TASK PROMPT =>
Copy every entry below word for word, leaving out the pictures.

MATERIAL PROVIDED =>
=-=-=-=-=

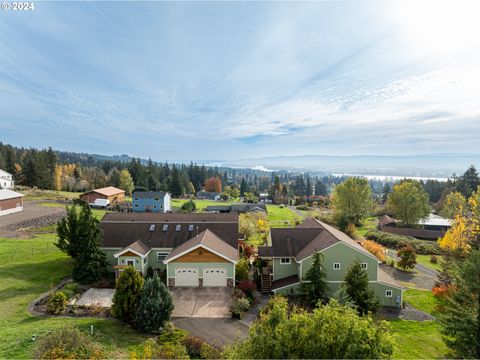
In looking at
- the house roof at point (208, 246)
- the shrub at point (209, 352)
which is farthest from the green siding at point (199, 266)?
the shrub at point (209, 352)

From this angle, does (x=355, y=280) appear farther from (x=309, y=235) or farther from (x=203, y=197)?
(x=203, y=197)

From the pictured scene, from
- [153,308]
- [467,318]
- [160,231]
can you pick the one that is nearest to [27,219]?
[160,231]

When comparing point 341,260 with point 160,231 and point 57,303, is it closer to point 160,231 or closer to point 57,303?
point 160,231

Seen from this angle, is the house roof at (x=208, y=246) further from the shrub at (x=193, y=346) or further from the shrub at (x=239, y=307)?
the shrub at (x=193, y=346)

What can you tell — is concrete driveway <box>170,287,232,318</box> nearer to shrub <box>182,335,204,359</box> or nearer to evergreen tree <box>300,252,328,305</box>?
shrub <box>182,335,204,359</box>

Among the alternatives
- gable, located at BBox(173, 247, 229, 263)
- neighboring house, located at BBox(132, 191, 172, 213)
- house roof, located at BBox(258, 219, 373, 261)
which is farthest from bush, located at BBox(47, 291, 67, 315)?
neighboring house, located at BBox(132, 191, 172, 213)

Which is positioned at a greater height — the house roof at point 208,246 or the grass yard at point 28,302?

=-=-=-=-=

SOLVED EXERCISE =>
In looking at
- the house roof at point (208, 246)
- the shrub at point (209, 352)
which is farthest from the green siding at point (199, 266)?
the shrub at point (209, 352)

From this angle, does (x=355, y=280) appear farther from (x=309, y=235) or farther from (x=203, y=197)?
(x=203, y=197)

From the pictured scene, from
- [153,308]
- [467,318]
- [160,231]
can you pick the one that is nearest to [27,219]?
[160,231]

When comparing point 341,260 with point 160,231 and point 57,303, is it closer to point 160,231 or closer to point 57,303?
point 160,231

Seen from this angle, is the house roof at (x=208, y=246) further from the shrub at (x=193, y=346) or further from the shrub at (x=239, y=307)?
the shrub at (x=193, y=346)

What can you tell — is concrete driveway <box>170,287,232,318</box> nearer to shrub <box>182,335,204,359</box> or nearer to evergreen tree <box>300,252,328,305</box>?
shrub <box>182,335,204,359</box>

Among the alternatives
- gable, located at BBox(173, 247, 229, 263)
- neighboring house, located at BBox(132, 191, 172, 213)
- house roof, located at BBox(258, 219, 373, 261)
which is farthest from bush, located at BBox(47, 291, 67, 315)?
neighboring house, located at BBox(132, 191, 172, 213)

Which is positioned at a greater height — the house roof at point 208,246 or the grass yard at point 28,302?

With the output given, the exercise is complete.